The MAFDA system makes it simpler to study the tiny, winged insects than earlier algorithms, which were less accurate at tracking individual flies within a group.

From the chromosome theory of inheritance to innate immunity, fruit flies are like trailblazers in the discovery of novel concepts. It is a significant advancement in behavior studies to be able to quantify the behavior of flies.

Wu-Min Deng, PhD, corresponding author, biochemistry and molecular biology professor, and Gerald & amp, Flora Jo Mansfield Piltz Endowed Professor in Cancer Research at Tulane School of Medicine

The significance of the platform is” undeniable ,” according to Wenkan Liu, a graduate student in medicine who created the MAFDA system.

It expedites research, reduces human error, and offers complex insights into behavior genetics, according to Liu. This tool has the potential to be crucial because it improves reproducibility and opens the door for new research in large-scale behavioral analysis.

A recent study that found the gene that causes flies to perceive pheromones is also the one that regulates the production of phenomens led to the development of MAFDA. These results, which were published in Science Advances, refute the conventional wisdom that distinct genes regulate the production and perception of pheromones and have broad implications for human behavioral evolution, metabolism, and sex dimorphism.

The researchers anticipate seeing MAFDA used in a range of applications in the future.

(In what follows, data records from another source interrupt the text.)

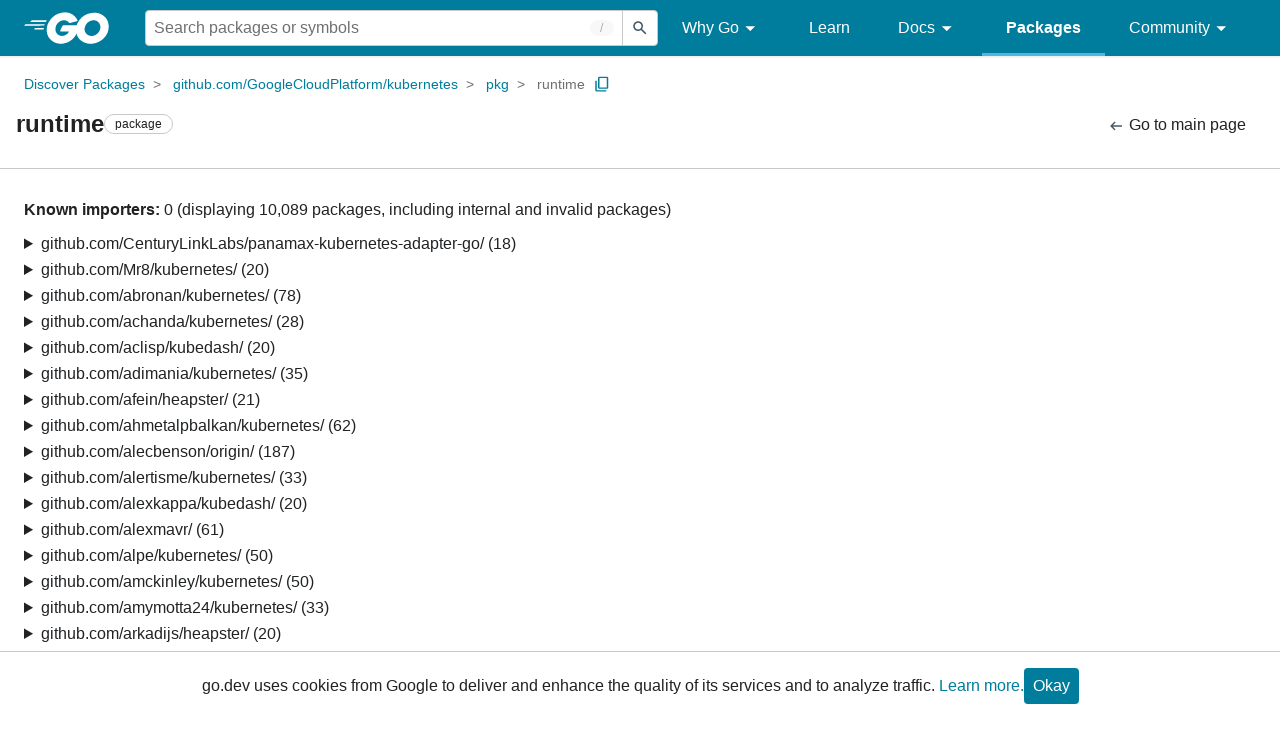

--- FILE ---
content_type: text/css; charset=utf-8
request_url: https://pkg.go.dev/static/frontend/unit/importedby/importedby.min.css?version=prod-frontend-00113-vkk
body_size: -434
content:
/*!
 * Copyright 2021 The Go Authors. All rights reserved.
 * Use of this source code is governed by a BSD-style
 * license that can be found in the LICENSE file.
 */
.ImportedBy-heading{margin-bottom:1rem}.ImportedBy-list{list-style:none;padding:0}.ImportedBy .Pagination-nav,.ImportedBy .Pagination-navInner{justify-content:flex-start}.ImportedBy-details{margin:.5rem 0}.ImportedBy-detailsContent{margin-left:2.5rem}.ImportedBy-detailsIndent{margin-bottom:.5rem;margin-left:1.1rem;margin-top:.5rem}
/*# sourceMappingURL=importedby.min.css.map */


--- FILE ---
content_type: image/svg+xml
request_url: https://pkg.go.dev/static/shared/icon/launch_gm_grey_24dp.svg
body_size: -354
content:
<?xml version="1.0" encoding="utf-8"?>
<!-- Generator: Adobe Illustrator 26.4.1, SVG Export Plug-In . SVG Version: 6.00 Build 0)  -->
<svg version="1.1" id="Layer_1" xmlns="http://www.w3.org/2000/svg" xmlns:xlink="http://www.w3.org/1999/xlink" x="0px" y="0px"
	 viewBox="0 0 24 24" style="enable-background:new 0 0 24 24;" xml:space="preserve">
<style type="text/css">
	.st0{fill:none;}
	.st1{fill:#455A64;}
</style>
<path class="st0" d="M0,0h24v24H0V0z"/>
<path class="st1" d="M19,19H5V5h7V3H5C3.9,3,3,3.9,3,5v14c0,1.1,0.9,2,2,2h14c1.1,0,2-0.9,2-2v-7h-2V19z M14,3v2h3.6l-9.8,9.8
	l1.4,1.4L19,6.4V10h2V3H14z"/>
</svg>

MAFDA could eventually be used to study other insects in addition to mice and fish, according to Jie Sun, lead author and postdoctoral fellow at Tulane School of Medicine, and the system might be helpful in researching drug effects.

According to Sun,” The more information we provide the machine, the better it is at correctly identifying various behaviors, from courtship to feeding, and so on.” This tool is very significant and important.

Researchers at Tulane are working to package the system so that it can be used by more scientists both there and around the world. MAFDA is already being used on other research projects there.

That’s the objective, Deng declared. The initial thought was to be able to determine a fly’s health status. Although it may be too much to ask at this time, we’re hoping that the community will use this more widely and that we can move in that direction in the future.

Journal mention:
J. Sun and colleagues Integrating lipid metabolism, pheromone production, and perception using hepatocyte nuclear factor 4 and fruitless. Science develops. Do. org / 10.1126 / sciadv. adf6254.